◆ **Problem requirements**:
Everything in the listing should be transcribed exactly, apart from the pictures.

◆ **Data below**:

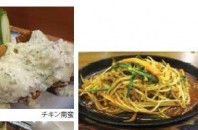 家庭料理居酒屋「和食処 千華」広州市天河区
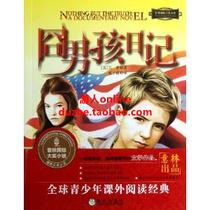 国际大奖小说:�迥泻⑷占� /版权图书 价格:11.40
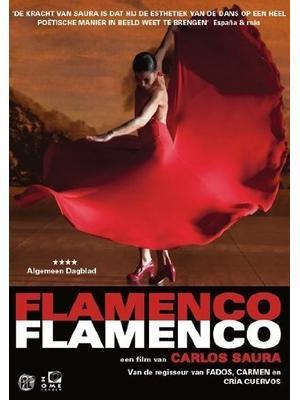 フラメンコ・フラメンコ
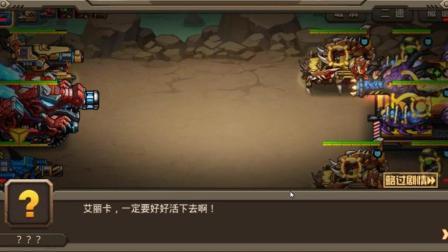合金机兵(重装机兵复刻版)追击强盗获得武装拖拉机, 快乐游戏吧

◆ **Solution for this exercise**:
 家庭料理居酒屋「和食処 千華」広州市天河区
 国际大奖小说:�迥泻⑷占� /版权图书 价格:11.40
 フラメンコ・フラメンコ
合金机兵(重装机兵复刻版)追击强盗获得武装拖拉机, 快乐游戏吧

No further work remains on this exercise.